- _Requirement_
Copy out every line from the one containing "this 1270×952 image." through the one containing "crumpled front bumper [174, 451, 689, 793]", inclusive, unchanged.

- _Data for processing_

------------------------------------------------------------

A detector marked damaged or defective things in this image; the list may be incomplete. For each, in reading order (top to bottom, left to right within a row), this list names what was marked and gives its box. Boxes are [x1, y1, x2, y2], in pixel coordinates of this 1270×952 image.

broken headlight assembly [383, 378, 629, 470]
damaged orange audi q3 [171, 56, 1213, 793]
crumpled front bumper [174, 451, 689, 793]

------------------------------------------------------------

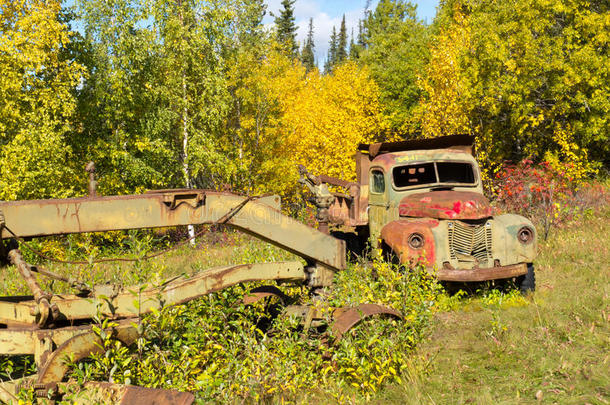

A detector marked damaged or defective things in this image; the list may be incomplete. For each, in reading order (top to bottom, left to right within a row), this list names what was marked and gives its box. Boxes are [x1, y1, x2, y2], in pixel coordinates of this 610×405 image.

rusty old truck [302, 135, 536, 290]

------------------------------------------------------------

- _Result of the exercise_
A detector marked damaged or defective things in this image; the list may be incomplete. For each, in reading order (top to bottom, left to right within a row), this list names what was marked and gives its box. Boxes are [x1, y1, x2, y2], in pixel coordinates of this 1270×952 image.

broken headlight assembly [383, 378, 629, 470]
damaged orange audi q3 [171, 56, 1213, 793]
crumpled front bumper [174, 451, 689, 793]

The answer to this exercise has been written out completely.